Escroqueries dans la location de logements en Espagne : modalités, jurisprudence 2025-2026 et comment se défendre

Analyse pénale des escroqueries dans la location de logements en Espagne : faux bailleurs, intermédiaires sans pouvoir, 'inquiocupas', escroqueries aggravées et concours avec le faux en écriture. Jurisprudence récente 2025-2026.

Une crise du logement qui alimente la délinquance

La crise du logement en Espagne — manque de locations de longue durée, prix excessifs et peur des propriétaires face à l'occupation et aux impayés — a multiplié les affaires pénales en 2025 et début 2026 autour des escroqueries dans la location de logements. Les Audiences Provinciales et les Tribunaux Supérieurs de Justice ont rendu une dizaine de décisions qui précisent qui est responsable, à quelle peine et où passe la frontière entre manquement civil et délit.

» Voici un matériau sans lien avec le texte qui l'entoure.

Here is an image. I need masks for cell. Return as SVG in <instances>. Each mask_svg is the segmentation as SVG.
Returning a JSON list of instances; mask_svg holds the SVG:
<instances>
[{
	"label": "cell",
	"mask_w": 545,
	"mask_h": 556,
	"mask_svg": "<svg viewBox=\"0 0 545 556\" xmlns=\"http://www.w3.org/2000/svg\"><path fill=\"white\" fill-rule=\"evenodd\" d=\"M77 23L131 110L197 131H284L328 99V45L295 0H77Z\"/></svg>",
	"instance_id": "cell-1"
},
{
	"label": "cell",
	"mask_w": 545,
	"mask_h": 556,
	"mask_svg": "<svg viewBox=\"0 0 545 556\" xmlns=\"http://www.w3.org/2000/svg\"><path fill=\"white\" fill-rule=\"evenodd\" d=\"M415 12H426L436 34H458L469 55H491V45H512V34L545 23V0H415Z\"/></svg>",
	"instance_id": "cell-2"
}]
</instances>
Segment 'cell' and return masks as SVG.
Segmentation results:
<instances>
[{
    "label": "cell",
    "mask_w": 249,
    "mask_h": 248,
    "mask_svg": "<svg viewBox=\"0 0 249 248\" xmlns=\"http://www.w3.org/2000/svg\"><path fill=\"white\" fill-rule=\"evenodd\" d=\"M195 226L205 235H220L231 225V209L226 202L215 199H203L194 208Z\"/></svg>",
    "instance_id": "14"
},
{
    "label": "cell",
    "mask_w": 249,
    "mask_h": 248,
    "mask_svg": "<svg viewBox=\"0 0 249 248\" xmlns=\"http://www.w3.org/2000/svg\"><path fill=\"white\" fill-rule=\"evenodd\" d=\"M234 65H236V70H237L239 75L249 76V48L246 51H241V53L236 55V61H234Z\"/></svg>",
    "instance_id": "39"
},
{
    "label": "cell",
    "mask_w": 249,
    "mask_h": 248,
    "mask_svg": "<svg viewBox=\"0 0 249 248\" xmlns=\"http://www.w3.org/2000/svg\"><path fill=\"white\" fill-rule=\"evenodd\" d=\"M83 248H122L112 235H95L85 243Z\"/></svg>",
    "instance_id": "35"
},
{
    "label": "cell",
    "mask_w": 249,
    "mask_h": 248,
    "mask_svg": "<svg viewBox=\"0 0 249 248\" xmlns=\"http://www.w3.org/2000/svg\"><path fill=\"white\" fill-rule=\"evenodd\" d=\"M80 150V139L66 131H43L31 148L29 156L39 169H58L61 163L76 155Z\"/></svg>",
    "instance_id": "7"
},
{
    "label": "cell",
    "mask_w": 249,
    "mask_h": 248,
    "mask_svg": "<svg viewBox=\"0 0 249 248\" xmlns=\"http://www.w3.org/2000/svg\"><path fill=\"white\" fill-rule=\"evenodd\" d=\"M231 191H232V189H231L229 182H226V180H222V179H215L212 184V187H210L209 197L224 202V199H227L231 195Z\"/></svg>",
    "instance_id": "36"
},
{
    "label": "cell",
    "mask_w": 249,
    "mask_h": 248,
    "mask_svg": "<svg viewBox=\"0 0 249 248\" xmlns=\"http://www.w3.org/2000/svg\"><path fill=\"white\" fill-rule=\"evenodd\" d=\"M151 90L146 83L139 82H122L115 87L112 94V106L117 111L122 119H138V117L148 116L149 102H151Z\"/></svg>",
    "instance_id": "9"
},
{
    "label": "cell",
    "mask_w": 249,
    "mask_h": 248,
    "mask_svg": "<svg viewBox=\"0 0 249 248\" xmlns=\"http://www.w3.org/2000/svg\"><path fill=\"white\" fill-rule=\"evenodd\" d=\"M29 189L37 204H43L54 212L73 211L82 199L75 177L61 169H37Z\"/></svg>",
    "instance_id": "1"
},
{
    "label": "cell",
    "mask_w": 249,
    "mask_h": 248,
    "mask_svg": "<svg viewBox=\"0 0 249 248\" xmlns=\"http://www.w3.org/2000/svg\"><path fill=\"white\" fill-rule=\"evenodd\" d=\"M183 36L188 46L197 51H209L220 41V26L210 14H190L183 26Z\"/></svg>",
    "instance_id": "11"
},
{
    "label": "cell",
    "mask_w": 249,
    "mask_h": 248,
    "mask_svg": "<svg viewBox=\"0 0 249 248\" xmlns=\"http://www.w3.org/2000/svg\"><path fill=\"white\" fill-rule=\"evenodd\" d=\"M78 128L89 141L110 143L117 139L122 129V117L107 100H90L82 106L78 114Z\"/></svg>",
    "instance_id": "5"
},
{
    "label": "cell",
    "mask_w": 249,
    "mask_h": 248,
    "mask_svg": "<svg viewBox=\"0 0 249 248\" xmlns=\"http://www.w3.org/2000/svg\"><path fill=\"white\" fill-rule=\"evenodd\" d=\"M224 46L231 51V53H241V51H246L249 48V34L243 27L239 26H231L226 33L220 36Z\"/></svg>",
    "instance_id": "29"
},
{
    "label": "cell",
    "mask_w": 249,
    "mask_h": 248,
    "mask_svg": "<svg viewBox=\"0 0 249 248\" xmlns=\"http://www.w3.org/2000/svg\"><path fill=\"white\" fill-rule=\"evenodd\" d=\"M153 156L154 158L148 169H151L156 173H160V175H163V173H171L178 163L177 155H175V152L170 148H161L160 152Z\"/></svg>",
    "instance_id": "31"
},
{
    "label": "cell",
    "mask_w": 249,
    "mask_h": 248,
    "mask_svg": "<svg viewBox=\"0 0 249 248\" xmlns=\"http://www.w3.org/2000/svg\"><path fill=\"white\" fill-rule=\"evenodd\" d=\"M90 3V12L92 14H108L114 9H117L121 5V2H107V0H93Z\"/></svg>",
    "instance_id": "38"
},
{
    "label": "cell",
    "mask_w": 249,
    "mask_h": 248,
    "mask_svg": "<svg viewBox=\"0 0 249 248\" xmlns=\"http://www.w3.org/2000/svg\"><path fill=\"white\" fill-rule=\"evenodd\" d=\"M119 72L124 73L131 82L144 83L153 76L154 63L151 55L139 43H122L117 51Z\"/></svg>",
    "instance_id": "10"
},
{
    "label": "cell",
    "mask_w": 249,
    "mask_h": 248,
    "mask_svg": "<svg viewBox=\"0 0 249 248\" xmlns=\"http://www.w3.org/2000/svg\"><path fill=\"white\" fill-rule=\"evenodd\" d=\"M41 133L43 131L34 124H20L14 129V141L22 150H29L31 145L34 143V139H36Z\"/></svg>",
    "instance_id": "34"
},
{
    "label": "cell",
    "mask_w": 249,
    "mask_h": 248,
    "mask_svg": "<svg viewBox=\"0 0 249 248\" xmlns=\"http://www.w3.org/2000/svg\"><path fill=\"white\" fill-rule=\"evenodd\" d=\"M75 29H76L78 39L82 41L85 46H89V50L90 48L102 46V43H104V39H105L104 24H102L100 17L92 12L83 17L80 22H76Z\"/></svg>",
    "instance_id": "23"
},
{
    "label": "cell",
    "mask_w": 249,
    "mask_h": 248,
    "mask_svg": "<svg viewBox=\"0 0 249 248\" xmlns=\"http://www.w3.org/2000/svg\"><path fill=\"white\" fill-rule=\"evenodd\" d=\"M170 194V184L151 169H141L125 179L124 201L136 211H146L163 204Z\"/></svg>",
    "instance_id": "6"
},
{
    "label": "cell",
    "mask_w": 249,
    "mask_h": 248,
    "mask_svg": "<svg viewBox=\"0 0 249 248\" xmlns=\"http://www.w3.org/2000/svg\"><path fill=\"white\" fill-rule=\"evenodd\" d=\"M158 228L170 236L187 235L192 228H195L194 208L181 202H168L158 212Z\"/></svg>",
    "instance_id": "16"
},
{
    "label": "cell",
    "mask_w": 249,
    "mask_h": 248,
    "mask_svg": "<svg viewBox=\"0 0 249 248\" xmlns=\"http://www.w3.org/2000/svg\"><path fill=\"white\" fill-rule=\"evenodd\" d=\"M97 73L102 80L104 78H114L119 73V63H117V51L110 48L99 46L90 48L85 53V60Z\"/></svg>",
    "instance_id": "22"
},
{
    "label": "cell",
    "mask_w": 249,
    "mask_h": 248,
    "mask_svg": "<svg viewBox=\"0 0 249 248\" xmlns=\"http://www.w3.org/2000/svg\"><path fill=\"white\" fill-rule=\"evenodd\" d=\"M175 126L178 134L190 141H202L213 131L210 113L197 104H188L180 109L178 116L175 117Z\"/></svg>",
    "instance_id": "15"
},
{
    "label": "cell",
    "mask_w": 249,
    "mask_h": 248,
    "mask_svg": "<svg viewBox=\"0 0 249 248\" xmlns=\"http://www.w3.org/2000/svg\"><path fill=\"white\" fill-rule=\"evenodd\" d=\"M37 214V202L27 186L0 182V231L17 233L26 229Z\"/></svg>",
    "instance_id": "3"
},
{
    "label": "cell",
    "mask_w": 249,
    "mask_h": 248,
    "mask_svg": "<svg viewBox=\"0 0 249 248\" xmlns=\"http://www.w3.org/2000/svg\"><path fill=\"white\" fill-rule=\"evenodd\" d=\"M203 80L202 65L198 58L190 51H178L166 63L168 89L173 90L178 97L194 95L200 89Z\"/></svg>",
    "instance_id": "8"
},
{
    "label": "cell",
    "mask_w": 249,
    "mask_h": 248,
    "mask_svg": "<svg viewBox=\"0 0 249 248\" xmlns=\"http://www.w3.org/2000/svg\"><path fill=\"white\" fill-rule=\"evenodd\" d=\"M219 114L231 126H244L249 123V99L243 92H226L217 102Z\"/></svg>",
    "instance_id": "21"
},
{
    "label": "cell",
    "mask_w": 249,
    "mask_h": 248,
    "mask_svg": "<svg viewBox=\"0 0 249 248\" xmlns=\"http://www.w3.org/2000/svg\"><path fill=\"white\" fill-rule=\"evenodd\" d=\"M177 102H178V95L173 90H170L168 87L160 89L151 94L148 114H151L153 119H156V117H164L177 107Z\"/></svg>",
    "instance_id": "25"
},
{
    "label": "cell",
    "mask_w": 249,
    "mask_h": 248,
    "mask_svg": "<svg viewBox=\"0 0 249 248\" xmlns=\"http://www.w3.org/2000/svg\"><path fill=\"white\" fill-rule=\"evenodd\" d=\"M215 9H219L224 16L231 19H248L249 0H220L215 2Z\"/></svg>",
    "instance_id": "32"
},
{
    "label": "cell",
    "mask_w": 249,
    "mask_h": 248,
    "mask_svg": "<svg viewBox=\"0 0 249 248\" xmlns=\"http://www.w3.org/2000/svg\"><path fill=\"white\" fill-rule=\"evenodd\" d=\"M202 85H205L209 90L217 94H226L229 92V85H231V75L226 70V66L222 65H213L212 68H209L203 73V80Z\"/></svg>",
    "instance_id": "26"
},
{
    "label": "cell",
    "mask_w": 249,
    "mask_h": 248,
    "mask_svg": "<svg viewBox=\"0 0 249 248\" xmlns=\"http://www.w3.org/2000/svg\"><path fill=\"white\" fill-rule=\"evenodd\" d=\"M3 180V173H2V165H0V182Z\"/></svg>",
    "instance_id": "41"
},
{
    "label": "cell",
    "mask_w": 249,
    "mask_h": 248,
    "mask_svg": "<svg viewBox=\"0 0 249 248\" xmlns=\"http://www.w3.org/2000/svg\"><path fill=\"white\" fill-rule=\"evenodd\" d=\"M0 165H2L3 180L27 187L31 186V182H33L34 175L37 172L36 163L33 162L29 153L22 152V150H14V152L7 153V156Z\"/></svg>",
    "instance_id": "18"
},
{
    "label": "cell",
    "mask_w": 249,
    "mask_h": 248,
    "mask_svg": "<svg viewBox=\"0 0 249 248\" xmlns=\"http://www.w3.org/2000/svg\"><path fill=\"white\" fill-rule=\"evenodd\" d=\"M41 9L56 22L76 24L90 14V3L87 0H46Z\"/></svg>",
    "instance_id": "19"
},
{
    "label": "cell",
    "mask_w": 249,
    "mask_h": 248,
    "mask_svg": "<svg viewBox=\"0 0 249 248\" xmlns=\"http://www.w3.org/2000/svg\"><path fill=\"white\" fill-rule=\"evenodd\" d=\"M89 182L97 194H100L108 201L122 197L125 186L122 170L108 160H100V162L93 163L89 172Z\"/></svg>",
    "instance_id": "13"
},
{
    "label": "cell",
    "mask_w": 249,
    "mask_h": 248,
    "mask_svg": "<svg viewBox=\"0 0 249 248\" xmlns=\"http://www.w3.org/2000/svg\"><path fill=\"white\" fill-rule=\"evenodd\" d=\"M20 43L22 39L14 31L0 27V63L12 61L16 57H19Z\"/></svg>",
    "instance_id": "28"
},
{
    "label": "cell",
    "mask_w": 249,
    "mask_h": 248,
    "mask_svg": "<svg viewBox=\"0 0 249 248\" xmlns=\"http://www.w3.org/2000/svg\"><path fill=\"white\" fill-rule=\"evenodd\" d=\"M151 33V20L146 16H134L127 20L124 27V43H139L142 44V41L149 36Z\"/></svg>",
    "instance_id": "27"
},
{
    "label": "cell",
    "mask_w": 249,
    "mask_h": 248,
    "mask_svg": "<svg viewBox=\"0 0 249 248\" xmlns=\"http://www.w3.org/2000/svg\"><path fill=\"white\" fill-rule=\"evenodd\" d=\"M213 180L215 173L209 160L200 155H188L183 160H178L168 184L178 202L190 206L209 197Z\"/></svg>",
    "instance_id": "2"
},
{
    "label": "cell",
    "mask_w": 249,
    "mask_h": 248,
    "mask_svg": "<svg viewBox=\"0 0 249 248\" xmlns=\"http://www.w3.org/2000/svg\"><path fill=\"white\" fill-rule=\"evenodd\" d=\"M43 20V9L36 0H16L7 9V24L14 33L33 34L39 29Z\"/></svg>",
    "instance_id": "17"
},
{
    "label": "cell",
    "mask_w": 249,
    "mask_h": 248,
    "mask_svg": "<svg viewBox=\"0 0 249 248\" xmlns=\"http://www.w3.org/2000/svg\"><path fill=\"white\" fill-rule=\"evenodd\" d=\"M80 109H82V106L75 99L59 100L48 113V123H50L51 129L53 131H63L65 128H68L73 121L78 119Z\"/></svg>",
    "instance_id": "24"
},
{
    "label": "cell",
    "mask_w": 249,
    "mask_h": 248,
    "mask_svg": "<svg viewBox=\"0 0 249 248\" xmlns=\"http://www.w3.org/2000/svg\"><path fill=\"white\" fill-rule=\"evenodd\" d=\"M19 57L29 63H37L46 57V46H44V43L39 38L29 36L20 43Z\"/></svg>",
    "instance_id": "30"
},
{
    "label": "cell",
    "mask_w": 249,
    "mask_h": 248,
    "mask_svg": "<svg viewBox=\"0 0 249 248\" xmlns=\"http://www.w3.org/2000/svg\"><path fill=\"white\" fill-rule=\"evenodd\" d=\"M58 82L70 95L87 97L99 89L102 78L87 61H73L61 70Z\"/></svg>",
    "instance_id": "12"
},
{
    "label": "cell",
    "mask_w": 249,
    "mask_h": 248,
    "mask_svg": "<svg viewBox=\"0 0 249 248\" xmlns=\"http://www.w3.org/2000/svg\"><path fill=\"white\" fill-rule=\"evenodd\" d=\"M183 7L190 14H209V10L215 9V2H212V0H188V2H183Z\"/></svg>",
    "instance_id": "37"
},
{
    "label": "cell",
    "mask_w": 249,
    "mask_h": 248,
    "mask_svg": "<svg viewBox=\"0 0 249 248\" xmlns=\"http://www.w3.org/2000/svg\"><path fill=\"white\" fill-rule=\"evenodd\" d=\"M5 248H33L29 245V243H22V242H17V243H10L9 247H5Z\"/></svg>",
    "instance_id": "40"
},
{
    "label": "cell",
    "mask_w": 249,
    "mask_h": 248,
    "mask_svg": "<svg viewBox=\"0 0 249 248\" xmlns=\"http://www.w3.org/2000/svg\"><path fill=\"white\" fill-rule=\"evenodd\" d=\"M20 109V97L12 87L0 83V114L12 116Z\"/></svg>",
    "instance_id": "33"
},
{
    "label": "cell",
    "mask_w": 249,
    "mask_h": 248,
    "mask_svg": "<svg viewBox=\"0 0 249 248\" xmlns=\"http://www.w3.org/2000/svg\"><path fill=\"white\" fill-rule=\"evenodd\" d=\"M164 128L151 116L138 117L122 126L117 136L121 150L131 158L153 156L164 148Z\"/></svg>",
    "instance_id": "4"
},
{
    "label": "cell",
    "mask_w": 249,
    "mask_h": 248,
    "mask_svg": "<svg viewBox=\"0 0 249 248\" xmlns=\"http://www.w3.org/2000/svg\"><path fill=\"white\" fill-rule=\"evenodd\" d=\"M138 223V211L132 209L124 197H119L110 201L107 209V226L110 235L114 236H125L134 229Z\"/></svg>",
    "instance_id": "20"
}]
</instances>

Cet article analyse les modalités les plus fréquentes sous les articles 248 à 251 bis du Code pénal espagnol, les escroqueries aggravées de l'art. 250 CP, le débat des "inquiocupas" et le concours avec le faux en écriture.

> Note pratique : information générale. Toute personne concernée (propriétaire, locataire ou agent) doit faire analyser son dossier individuellement.

1. Cadre général (arts. 248-251 bis CP)

L'art. 248 CP définit l'escroquerie comme l'usage d'une tromperie suffisante provoquant erreur chez autrui, le conduisant à un acte de disposition patrimonial préjudiciable, dans un but de lucre. Quatre éléments : tromperie, but lucratif, acte de disposition, préjudice. Sous 400 €, c'est un délit léger.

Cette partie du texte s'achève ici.